The input =

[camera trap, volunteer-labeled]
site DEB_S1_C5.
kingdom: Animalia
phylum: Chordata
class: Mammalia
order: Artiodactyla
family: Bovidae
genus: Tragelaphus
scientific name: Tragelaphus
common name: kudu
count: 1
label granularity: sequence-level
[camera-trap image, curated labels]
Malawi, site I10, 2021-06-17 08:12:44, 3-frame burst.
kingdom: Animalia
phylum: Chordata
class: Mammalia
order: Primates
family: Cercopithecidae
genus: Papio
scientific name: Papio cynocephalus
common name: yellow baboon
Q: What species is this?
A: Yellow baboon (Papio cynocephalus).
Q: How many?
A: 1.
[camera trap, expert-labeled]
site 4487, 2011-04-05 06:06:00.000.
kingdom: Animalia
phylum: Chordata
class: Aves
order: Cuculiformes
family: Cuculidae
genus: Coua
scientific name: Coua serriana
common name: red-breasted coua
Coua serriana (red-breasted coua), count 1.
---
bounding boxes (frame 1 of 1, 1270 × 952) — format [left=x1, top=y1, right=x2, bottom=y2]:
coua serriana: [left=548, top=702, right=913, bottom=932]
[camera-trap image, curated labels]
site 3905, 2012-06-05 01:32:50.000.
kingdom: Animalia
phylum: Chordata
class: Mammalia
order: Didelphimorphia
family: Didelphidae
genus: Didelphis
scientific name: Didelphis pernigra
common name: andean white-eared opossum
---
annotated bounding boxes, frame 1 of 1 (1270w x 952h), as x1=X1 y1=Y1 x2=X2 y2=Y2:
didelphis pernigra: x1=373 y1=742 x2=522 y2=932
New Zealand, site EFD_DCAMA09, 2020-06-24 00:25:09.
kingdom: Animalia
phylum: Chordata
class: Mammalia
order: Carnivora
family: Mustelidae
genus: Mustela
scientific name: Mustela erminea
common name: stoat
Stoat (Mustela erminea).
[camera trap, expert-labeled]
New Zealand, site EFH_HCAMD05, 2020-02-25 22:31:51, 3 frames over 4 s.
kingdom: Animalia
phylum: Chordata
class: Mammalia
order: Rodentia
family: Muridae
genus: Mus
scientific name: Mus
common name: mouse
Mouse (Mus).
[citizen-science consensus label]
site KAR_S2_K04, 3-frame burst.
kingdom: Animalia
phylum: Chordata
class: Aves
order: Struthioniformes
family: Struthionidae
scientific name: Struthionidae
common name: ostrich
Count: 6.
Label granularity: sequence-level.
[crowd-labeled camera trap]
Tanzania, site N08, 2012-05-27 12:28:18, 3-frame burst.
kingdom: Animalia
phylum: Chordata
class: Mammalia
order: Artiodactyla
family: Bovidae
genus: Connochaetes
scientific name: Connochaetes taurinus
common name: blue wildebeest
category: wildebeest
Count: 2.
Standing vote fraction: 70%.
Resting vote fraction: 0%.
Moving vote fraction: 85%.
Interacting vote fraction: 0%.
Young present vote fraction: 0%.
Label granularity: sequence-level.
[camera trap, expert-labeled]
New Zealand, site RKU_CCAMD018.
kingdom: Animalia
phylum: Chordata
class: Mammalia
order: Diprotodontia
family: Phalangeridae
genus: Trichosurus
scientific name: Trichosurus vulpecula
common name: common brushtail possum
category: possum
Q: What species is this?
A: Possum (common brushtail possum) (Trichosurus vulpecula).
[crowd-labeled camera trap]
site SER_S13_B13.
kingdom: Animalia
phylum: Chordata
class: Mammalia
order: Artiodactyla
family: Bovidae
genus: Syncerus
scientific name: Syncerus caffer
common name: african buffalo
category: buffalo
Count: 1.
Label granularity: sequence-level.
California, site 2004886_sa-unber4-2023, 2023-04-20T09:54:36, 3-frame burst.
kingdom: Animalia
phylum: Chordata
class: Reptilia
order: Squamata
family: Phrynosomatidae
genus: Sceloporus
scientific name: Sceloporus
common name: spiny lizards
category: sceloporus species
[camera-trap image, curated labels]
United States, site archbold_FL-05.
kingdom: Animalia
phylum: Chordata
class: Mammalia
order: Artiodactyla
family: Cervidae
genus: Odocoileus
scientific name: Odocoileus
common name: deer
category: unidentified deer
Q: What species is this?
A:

How to complete this task = When transcribing the data, keep every line exactly as it is.

Result =
[camera trap, volunteer-labeled]
site DEB_S1_C5.
kingdom: Animalia
phylum: Chordata
class: Mammalia
order: Artiodactyla
family: Bovidae
genus: Tragelaphus
scientific name: Tragelaphus
common name: kudu
count: 1
label granularity: sequence-level
[camera-trap image, curated labels]
Malawi, site I10, 2021-06-17 08:12:44, 3-frame burst.
kingdom: Animalia
phylum: Chordata
class: Mammalia
order: Primates
family: Cercopithecidae
genus: Papio
scientific name: Papio cynocephalus
common name: yellow baboon
Q: What species is this?
A: Yellow baboon (Papio cynocephalus).
Q: How many?
A: 1.
[camera trap, expert-labeled]
site 4487, 2011-04-05 06:06:00.000.
kingdom: Animalia
phylum: Chordata
class: Aves
order: Cuculiformes
family: Cuculidae
genus: Coua
scientific name: Coua serriana
common name: red-breasted coua
Coua serriana (red-breasted coua), count 1.
---
bounding boxes (frame 1 of 1, 1270 × 952) — format [left=x1, top=y1, right=x2, bottom=y2]:
coua serriana: [left=548, top=702, right=913, bottom=932]
[camera-trap image, curated labels]
site 3905, 2012-06-05 01:32:50.000.
kingdom: Animalia
phylum: Chordata
class: Mammalia
order: Didelphimorphia
family: Didelphidae
genus: Didelphis
scientific name: Didelphis pernigra
common name: andean white-eared opossum
---
annotated bounding boxes, frame 1 of 1 (1270w x 952h), as x1=X1 y1=Y1 x2=X2 y2=Y2:
didelphis pernigra: x1=373 y1=742 x2=522 y2=932
New Zealand, site EFD_DCAMA09, 2020-06-24 00:25:09.
kingdom: Animalia
phylum: Chordata
class: Mammalia
order: Carnivora
family: Mustelidae
genus: Mustela
scientific name: Mustela erminea
common name: stoat
Stoat (Mustela erminea).
[camera trap, expert-labeled]
New Zealand, site EFH_HCAMD05, 2020-02-25 22:31:51, 3 frames over 4 s.
kingdom: Animalia
phylum: Chordata
class: Mammalia
order: Rodentia
family: Muridae
genus: Mus
scientific name: Mus
common name: mouse
Mouse (Mus).
[citizen-science consensus label]
site KAR_S2_K04, 3-frame burst.
kingdom: Animalia
phylum: Chordata
class: Aves
order: Struthioniformes
family: Struthionidae
scientific name: Struthionidae
common name: ostrich
Count: 6.
Label granularity: sequence-level.
[crowd-labeled camera trap]
Tanzania, site N08, 2012-05-27 12:28:18, 3-frame burst.
kingdom: Animalia
phylum: Chordata
class: Mammalia
order: Artiodactyla
family: Bovidae
genus: Connochaetes
scientific name: Connochaetes taurinus
common name: blue wildebeest
category: wildebeest
Count: 2.
Standing vote fraction: 70%.
Resting vote fraction: 0%.
Moving vote fraction: 85%.
Interacting vote fraction: 0%.
Young present vote fraction: 0%.
Label granularity: sequence-level.
[camera trap, expert-labeled]
New Zealand, site RKU_CCAMD018.
kingdom: Animalia
phylum: Chordata
class: Mammalia
order: Diprotodontia
family: Phalangeridae
genus: Trichosurus
scientific name: Trichosurus vulpecula
common name: common brushtail possum
category: possum
Q: What species is this?
A: Possum (common brushtail possum) (Trichosurus vulpecula).
[crowd-labeled camera trap]
site SER_S13_B13.
kingdom: Animalia
phylum: Chordata
class: Mammalia
order: Artiodactyla
family: Bovidae
genus: Syncerus
scientific name: Syncerus caffer
common name: african buffalo
category: buffalo
Count: 1.
Label granularity: sequence-level.
California, site 2004886_sa-unber4-2023, 2023-04-20T09:54:36, 3-frame burst.
kingdom: Animalia
phylum: Chordata
class: Reptilia
order: Squamata
family: Phrynosomatidae
genus: Sceloporus
scientific name: Sceloporus
common name: spiny lizards
category: sceloporus species
[camera-trap image, curated labels]
United States, site archbold_FL-05.
kingdom: Animalia
phylum: Chordata
class: Mammalia
order: Artiodactyla
family: Cervidae
genus: Odocoileus
scientific name: Odocoileus
common name: deer
category: unidentified deer
Q: What species is this?
A:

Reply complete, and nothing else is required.